Source records:
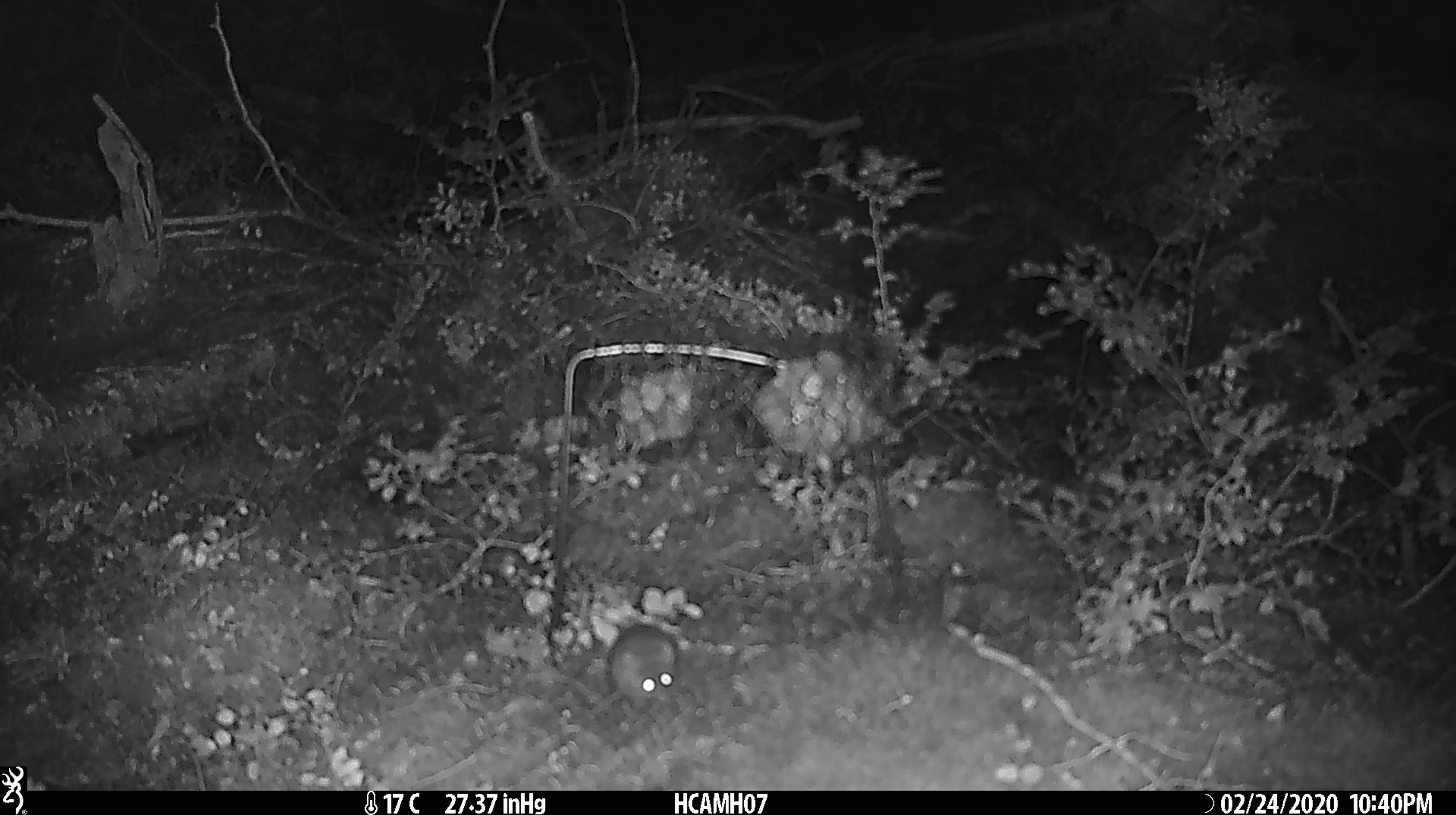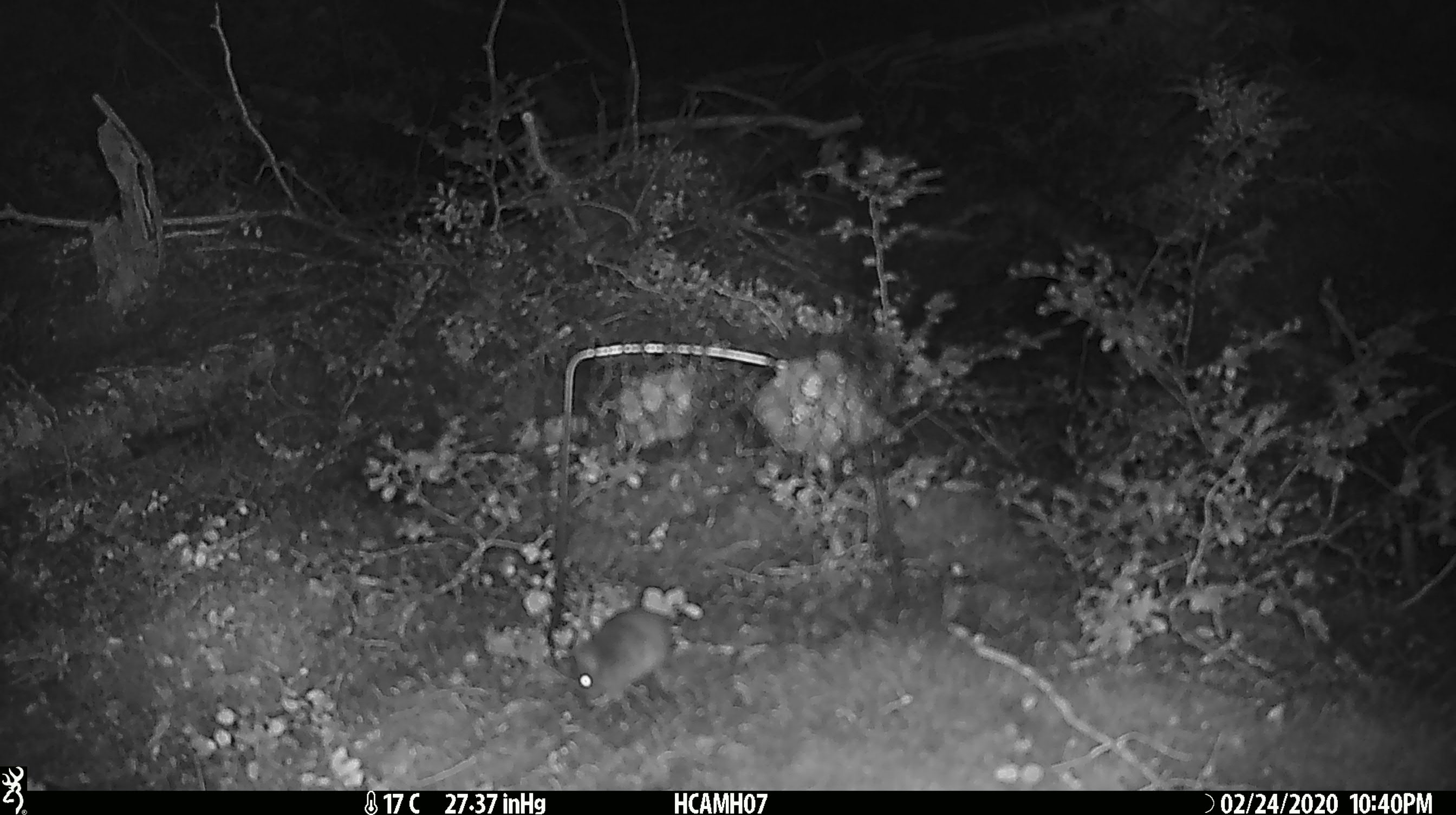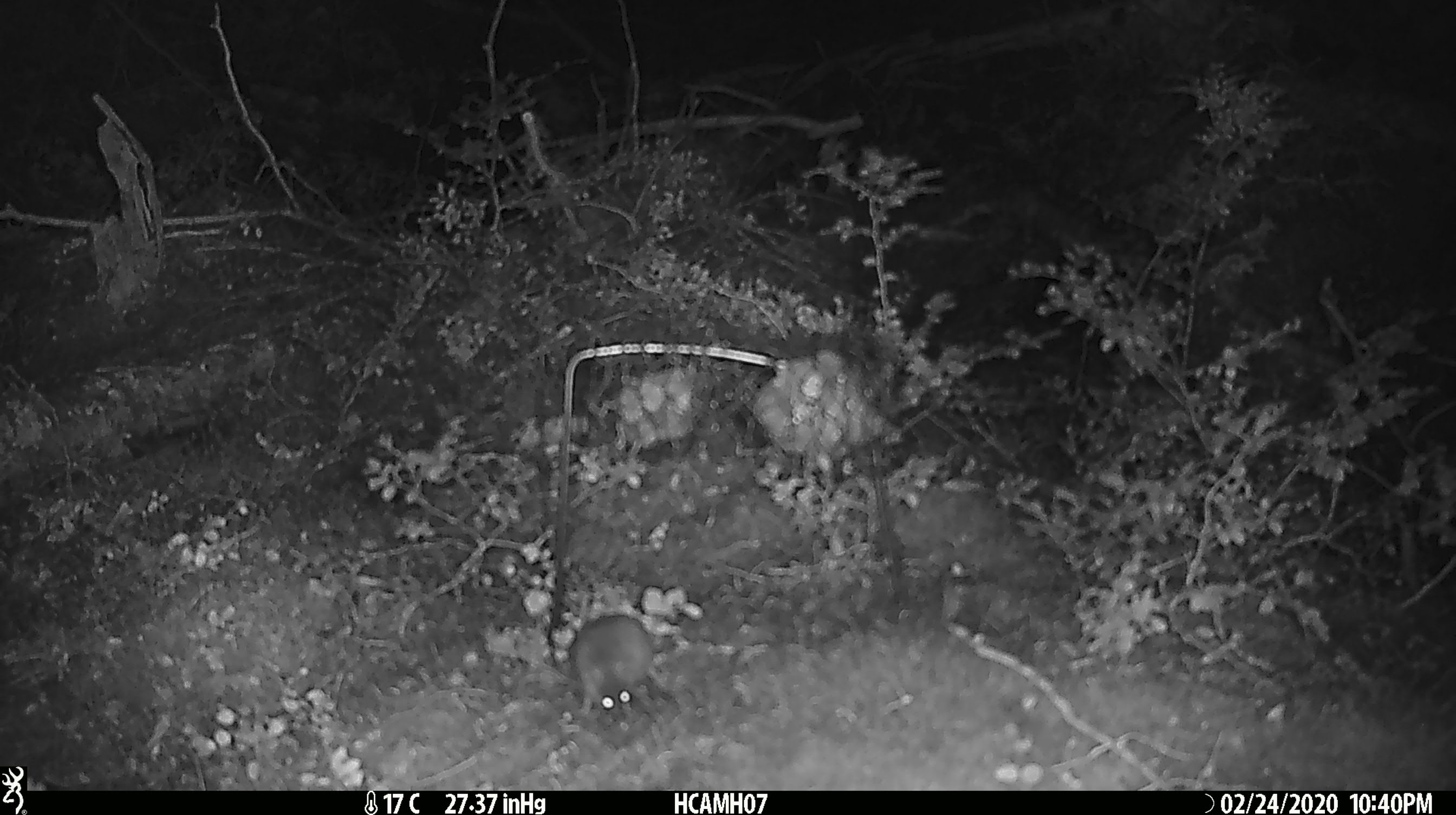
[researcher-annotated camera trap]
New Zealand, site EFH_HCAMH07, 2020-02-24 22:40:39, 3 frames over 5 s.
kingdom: Animalia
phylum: Chordata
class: Mammalia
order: Rodentia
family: Muridae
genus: Mus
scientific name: Mus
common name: mouse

» **TASK TO COMPLETE**: Exact repetition of the data is needed, with no images retained.

» **THE ANSWER**:
[researcher-annotated camera trap]
New Zealand, site EFH_HCAMH07, 2020-02-24 22:40:39, 3 frames over 5 s.
kingdom: Animalia
phylum: Chordata
class: Mammalia
order: Rodentia
family: Muridae
genus: Mus
scientific name: Mus
common name: mouse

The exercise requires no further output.